I can't think of any single nugget of wisdom that has had a lasting impact on me. What I cherish is endless input and advice from other writers with whom I exchange drafts of work. I've learned so much from gifted friends like William Lychack, Michael Paterniti and Scott Blackwood, for instance. And I'm blessed to be part of a wonderful writing group that has been meeting more or less regularly for the past 30 years. I love and admire the people in that group--and I always learn from them.  

What’s your advice to new writers?

For most people, I'm sorry to report, getting good at the craft takes years. You have to be patient, and you have to keep slogging. And, of course, you have to read. I'm always amazed to encounter young writers who don't seem particularly interested in books. No one expects that someone who doesn't care much for music will miraculously become a good guitarist.
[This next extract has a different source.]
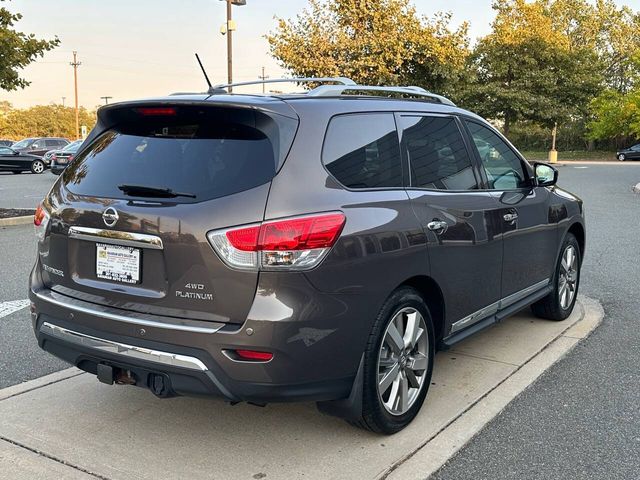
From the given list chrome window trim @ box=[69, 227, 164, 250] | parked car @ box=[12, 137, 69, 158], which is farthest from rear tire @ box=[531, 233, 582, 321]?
parked car @ box=[12, 137, 69, 158]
Nor should we expect that someone who isn't inclined to read--widely, deeply, passionately, methodically, endlessly--will become a good writer. 

Miles Harvey's most recent book is The King of Confidence, a New York Times Book Review Editors' Choice selection that has been described as a "masterpiece" by National Book Award winner Nathaniel Philbrick. Harvey is also the author of the national and international bestseller The Island of Lost Maps and the recipient of a Knight-Wallace Journalism Fellowship at the University of Michigan. His book Painter in a Savage Land was named a Chicago Tribune Best Book of the Year and a Booklist Editors’ Choice. He teaches creative writing at DePaul University in Chicago, where he is a founding editor of Big Shoulders Books.